Example: Stock Vs Gold prices

The full code for the example is available here heteroscedasticity.R
Stock Vs Gold prices data is available here stock_gold.txt
Read data into R and fit simple regression

# Load dataset on Stock Vs Gold prices
prices <- read.table(file = "stock_gold.txt",
                    header = TRUE)

# Store data-frame into 2 vectors
stock.price <- prices[ , 1]
gold.price <- prices[ , 2]

# Fit regression model
model <- lm(gold.price ~ stock.price)

Scatter Plot: of y against x, with regression line

Most points are below the line
Points under the line appear more distant
This means errors have different variance \implies heteroscedasticity

# Scatter plot
plot(stock.price, 
     gold.price, 
     xlab = "Stock Price", 
     ylab = "Gold Price",
     pch = 16,
     cex = 2) 

# Plot regression line
abline(model, 
      col = "red", 
      lwd = 4)

Histogram of residuals: Confirms initial intuition of heteroscedasticity

Residuals are not normally distributed
Residuals have different variance (skewed histogram)

# Compute residuals
residuals <- model$resid

# Histogram of residuals
hist(residuals,
xlab = "Residuals",
ylab = "Frequency",
col = "skyblue")

Given problem 1. Recast the data rows, from the line containing "Would you consider" through the end of the data rows, as a two-column CSV with the columns item_text and answer. Give one CSV line per row, enclose each field in quotation marks, and replace any line breaks inside a field with spaces.

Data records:

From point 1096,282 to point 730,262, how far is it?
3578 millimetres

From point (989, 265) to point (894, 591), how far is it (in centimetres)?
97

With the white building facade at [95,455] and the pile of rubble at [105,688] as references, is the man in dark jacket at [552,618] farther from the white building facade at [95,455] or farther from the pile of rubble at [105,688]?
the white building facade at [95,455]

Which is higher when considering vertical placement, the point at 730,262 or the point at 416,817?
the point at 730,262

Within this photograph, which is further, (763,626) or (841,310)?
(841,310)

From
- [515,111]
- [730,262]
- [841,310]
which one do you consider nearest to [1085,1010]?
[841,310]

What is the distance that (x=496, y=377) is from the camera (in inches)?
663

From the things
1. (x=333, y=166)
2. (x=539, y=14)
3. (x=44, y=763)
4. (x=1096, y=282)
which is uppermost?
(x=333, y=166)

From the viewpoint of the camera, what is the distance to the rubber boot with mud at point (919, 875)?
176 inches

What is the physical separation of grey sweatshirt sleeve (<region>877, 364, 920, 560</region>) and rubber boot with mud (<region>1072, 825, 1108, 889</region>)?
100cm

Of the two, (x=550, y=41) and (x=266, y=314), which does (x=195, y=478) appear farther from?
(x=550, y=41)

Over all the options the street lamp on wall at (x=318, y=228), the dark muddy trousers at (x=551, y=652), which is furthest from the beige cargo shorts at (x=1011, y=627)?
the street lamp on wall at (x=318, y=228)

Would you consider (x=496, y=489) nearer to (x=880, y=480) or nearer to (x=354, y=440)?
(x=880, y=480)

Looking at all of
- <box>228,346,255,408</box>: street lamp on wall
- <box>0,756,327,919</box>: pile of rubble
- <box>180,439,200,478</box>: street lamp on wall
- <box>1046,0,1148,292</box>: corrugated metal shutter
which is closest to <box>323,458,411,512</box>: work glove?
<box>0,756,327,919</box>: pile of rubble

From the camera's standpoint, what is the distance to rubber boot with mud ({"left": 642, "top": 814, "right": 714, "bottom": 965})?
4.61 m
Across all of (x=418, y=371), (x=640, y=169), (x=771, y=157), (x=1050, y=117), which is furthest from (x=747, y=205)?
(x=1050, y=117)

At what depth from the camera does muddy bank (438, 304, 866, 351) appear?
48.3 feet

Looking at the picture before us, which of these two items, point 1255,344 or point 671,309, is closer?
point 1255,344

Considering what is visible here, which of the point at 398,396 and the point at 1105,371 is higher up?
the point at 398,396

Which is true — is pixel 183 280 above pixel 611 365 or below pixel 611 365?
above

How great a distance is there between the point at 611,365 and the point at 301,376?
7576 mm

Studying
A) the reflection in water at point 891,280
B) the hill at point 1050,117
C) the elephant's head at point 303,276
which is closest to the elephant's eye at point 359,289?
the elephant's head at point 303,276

Given problem 2. Reproduce the entire stock versus gold prices example word for word.

Task answer 1.
item_text,answer
"Would you consider (x=496, y=489) nearer to (x=880, y=480) or nearer to (x=354, y=440)?","(x=880, y=480)"
"Looking at all of - <box>228,346,255,408</box>: street lamp on wall - <box>0,756,327,919</box>: pile of rubble - <box>180,439,200,478</box>: street lamp on wall - <box>1046,0,1148,292</box>: corrugated metal shutter which is closest to <box>323,458,411,512</box>: work glove?","<box>0,756,327,919</box>: pile of rubble"
"From the camera's standpoint, what is the distance to rubber boot with mud ({""left"": 642, ""top"": 814, ""right"": 714, ""bottom"": 965})?","4.61 m"
"Across all of (x=418, y=371), (x=640, y=169), (x=771, y=157), (x=1050, y=117), which is furthest from (x=747, y=205)?","(x=1050, y=117)"
"At what depth from the camera does muddy bank (438, 304, 866, 351) appear?","48.3 feet"
"Looking at the picture before us, which of these two items, point 1255,344 or point 671,309, is closer?","point 1255,344"
"Considering what is visible here, which of the point at 398,396 and the point at 1105,371 is higher up?","the point at 398,396"
"Which is true — is pixel 183 280 above pixel 611 365 or below pixel 611 365?","above"
"How great a distance is there between the point at 611,365 and the point at 301,376?","7576 mm"
"Studying A) the reflection in water at point 891,280 B) the hill at point 1050,117 C) the elephant's head at point 303,276 which is closest to the elephant's eye at point 359,289?","the elephant's head at point 303,276"

Task answer 2.
Example: Stock Vs Gold prices

The full code for the example is available here heteroscedasticity.R
Stock Vs Gold prices data is available here stock_gold.txt
Read data into R and fit simple regression

# Load dataset on Stock Vs Gold prices
prices <- read.table(file = "stock_gold.txt",
                    header = TRUE)

# Store data-frame into 2 vectors
stock.price <- prices[ , 1]
gold.price <- prices[ , 2]

# Fit regression model
model <- lm(gold.price ~ stock.price)

Scatter Plot: of y against x, with regression line

Most points are below the line
Points under the line appear more distant
This means errors have different variance \implies heteroscedasticity

# Scatter plot
plot(stock.price, 
     gold.price, 
     xlab = "Stock Price", 
     ylab = "Gold Price",
     pch = 16,
     cex = 2) 

# Plot regression line
abline(model, 
      col = "red", 
      lwd = 4)

Histogram of residuals: Confirms initial intuition of heteroscedasticity

Residuals are not normally distributed
Residuals have different variance (skewed histogram)

# Compute residuals
residuals <- model$resid

# Histogram of residuals
hist(residuals,
xlab = "Residuals",
ylab = "Frequency",
col = "skyblue")